=== Begin Enclosure ===
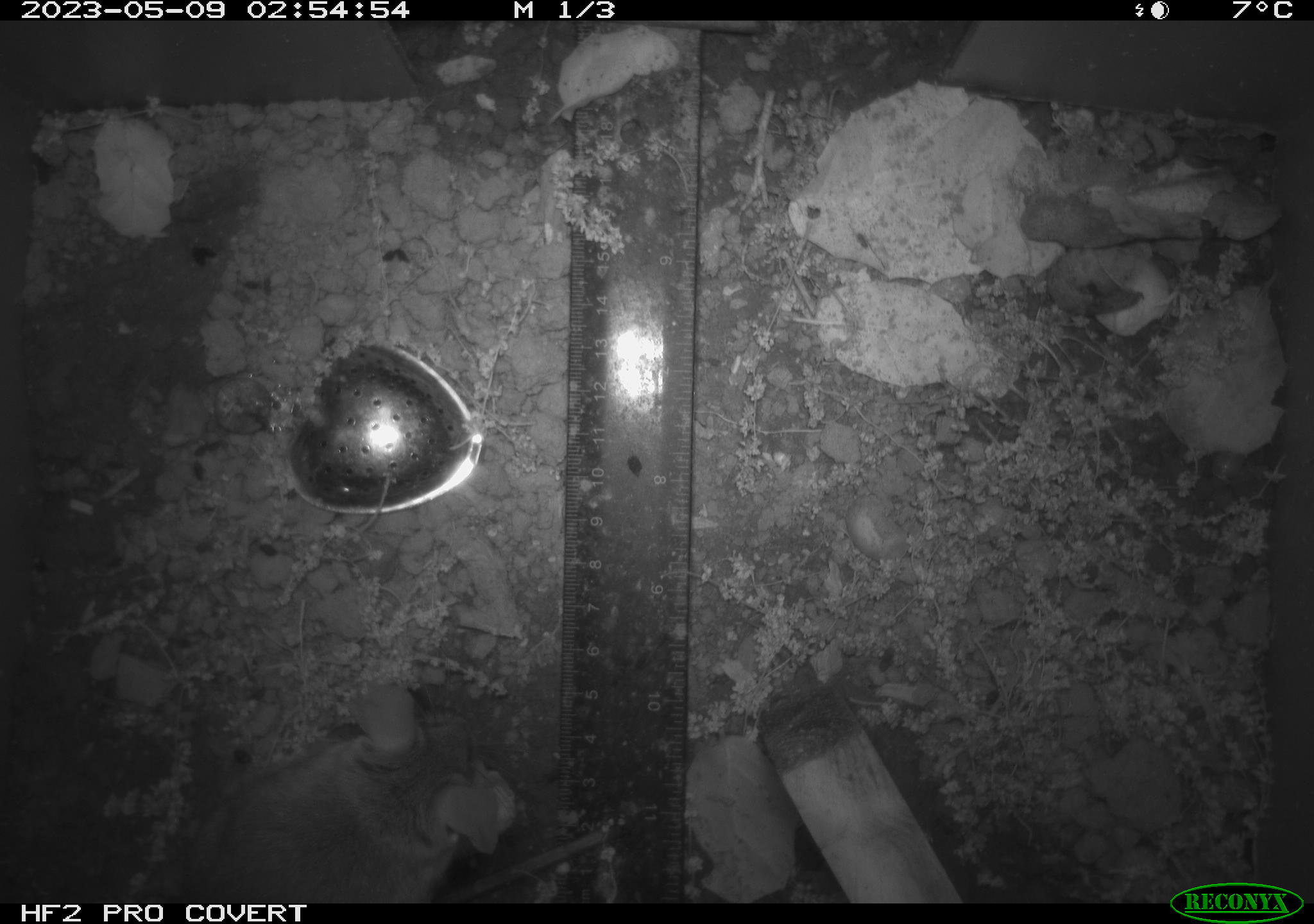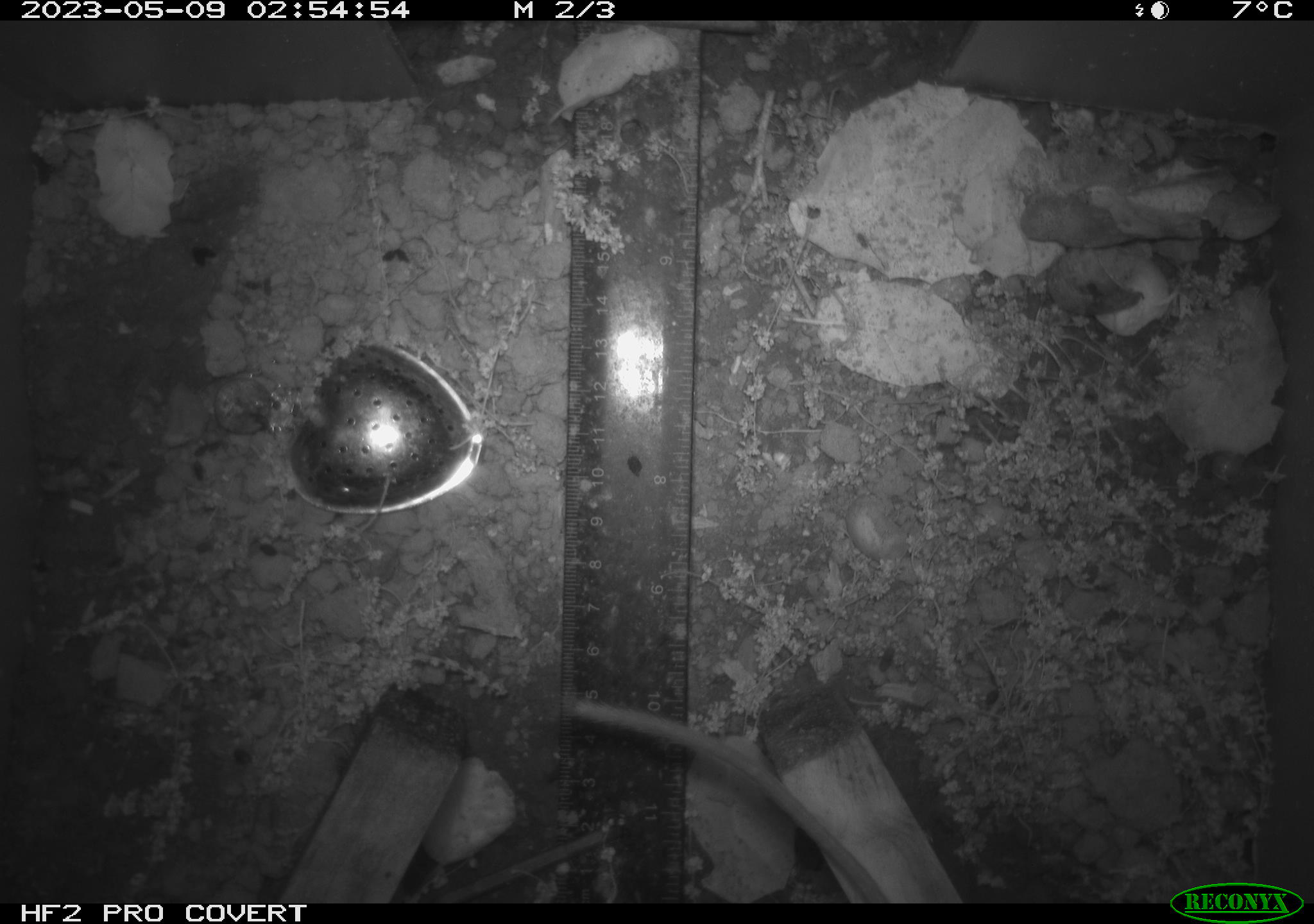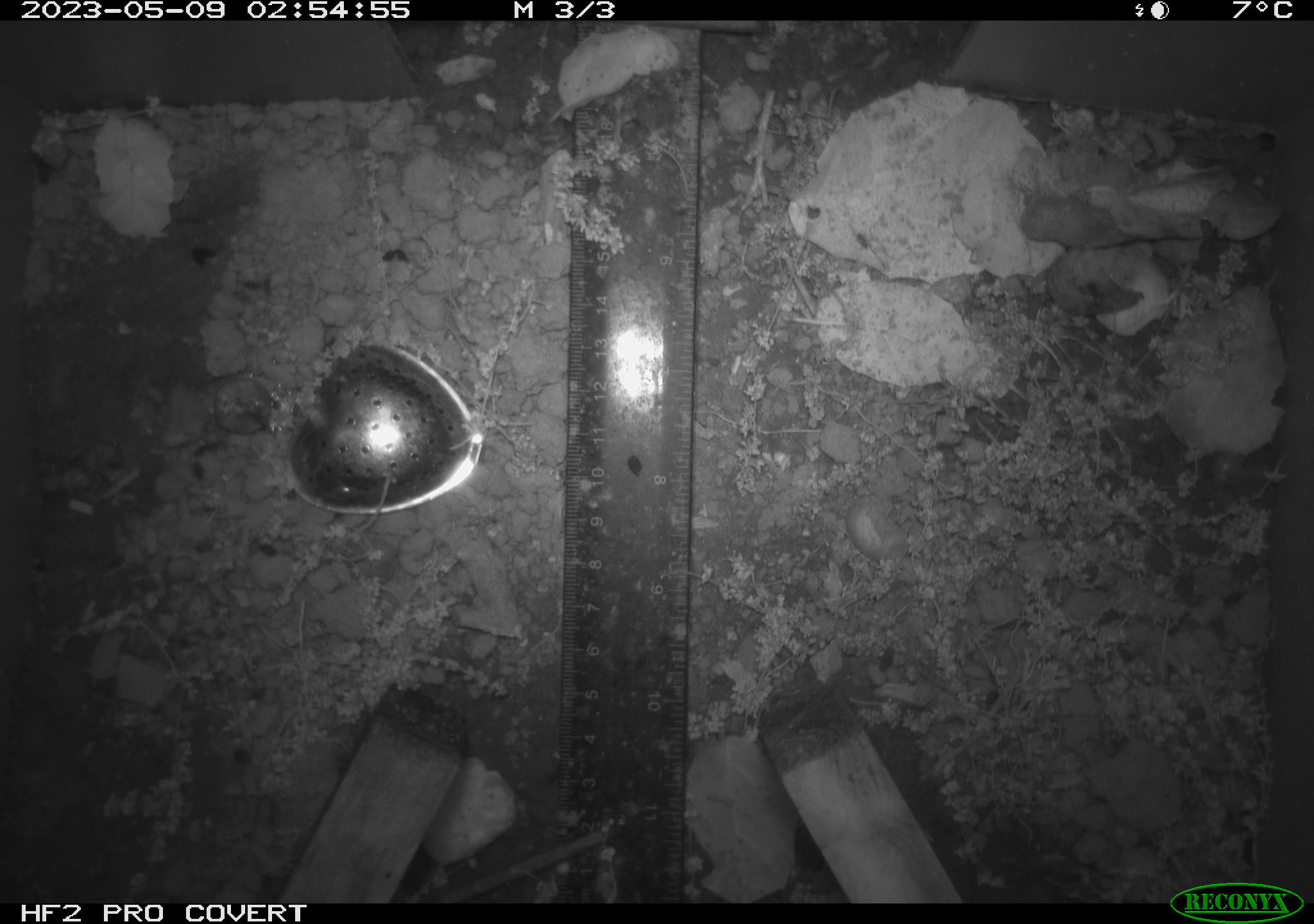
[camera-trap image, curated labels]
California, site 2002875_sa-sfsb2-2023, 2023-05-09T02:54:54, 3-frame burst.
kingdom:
=== End Enclosure ===
Nothing but the lines from the one with "2023-05-09T02:54:54, 3-frame burst." through the end of the data above should be repeated, each exactly as it stands.

California, site 2002875_sa-sfsb2-2023, 2023-05-09T02:54:54, 3-frame burst.
kingdom:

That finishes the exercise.